The drive down was more or less as bad as Paul had expected. The power was out in most places, which turned a lot of the small-town intersections into free-for-alls. But, fortunately, traffic was light. He crossed the causeway around ten o'clock. The gas station was dark, the roads were empty. As he pulled onto his street, with its wide lots [End Page 17] carved out of marshland, the houses set far back, he couldn't shake the feeling that he was the only person on the island.

He had to park on the gravel shoulder in front of his house because a large piece of plywood lay across the driveway. That was a bad sign. The panel was the size of his patio door, which is what it should have still been covering. A couple of long wood screws stuck out of two of its corners. He dragged it onto the lawn. The ground all the way up to the house was spongy and made hungry sucking sounds as he walked across it, the grass glistening in the circle of his flashlight.
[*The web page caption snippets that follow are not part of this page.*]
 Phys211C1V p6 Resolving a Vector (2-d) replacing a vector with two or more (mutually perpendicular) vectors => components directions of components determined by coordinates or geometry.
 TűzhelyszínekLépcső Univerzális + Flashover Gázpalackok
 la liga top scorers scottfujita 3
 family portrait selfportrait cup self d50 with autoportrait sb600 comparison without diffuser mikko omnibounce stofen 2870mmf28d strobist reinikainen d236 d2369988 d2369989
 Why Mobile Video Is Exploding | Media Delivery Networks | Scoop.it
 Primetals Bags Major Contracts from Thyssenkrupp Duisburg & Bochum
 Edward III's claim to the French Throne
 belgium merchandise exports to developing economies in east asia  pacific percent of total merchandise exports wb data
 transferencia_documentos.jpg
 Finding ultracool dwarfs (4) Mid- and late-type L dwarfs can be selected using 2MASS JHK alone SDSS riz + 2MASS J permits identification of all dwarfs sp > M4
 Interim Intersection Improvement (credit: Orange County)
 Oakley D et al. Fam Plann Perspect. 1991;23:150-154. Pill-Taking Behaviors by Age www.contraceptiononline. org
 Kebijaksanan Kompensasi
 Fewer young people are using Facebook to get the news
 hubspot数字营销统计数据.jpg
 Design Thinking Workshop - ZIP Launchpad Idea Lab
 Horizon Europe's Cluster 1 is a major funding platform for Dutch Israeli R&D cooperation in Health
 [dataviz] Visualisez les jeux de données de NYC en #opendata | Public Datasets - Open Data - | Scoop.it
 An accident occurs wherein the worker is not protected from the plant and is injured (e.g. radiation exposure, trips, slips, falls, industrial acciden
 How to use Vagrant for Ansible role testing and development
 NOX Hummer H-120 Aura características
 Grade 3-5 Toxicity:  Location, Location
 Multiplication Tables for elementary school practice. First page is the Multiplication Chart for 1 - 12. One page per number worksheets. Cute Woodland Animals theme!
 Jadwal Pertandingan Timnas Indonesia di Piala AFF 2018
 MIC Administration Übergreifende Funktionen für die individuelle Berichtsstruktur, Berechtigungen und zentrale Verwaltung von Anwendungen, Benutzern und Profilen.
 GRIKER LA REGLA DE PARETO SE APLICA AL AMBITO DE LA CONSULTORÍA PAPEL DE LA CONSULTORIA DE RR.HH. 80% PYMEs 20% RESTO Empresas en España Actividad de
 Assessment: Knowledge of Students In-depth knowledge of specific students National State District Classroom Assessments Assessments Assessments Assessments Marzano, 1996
He had to put his shoulder to the front door to pop it open, it had become so swollen with moisture. The house was doomed; bad wood, the whole thing. His only hope was to sell it within a couple of years. Even then, he and Cynthia would barely recoup the closing costs, if they were lucky.

Paul waited for his eyes to adjust, but the living room remained completely dark except for the faint rectangle where one half of the sliding patio doors was uncovered and unprotected. Outside, the night was dim and storm-washed, the patio door discernible only as a hint of navy against the flat black interior. Paul flicked the flashlight's beam across the floor, the coffee table, the sofa and loveseat. The place was a wreck, stuff everywhere. But the door wasn't broken. The room was still. This was their own mess, the baby's mess. No insurance claim would take care of that.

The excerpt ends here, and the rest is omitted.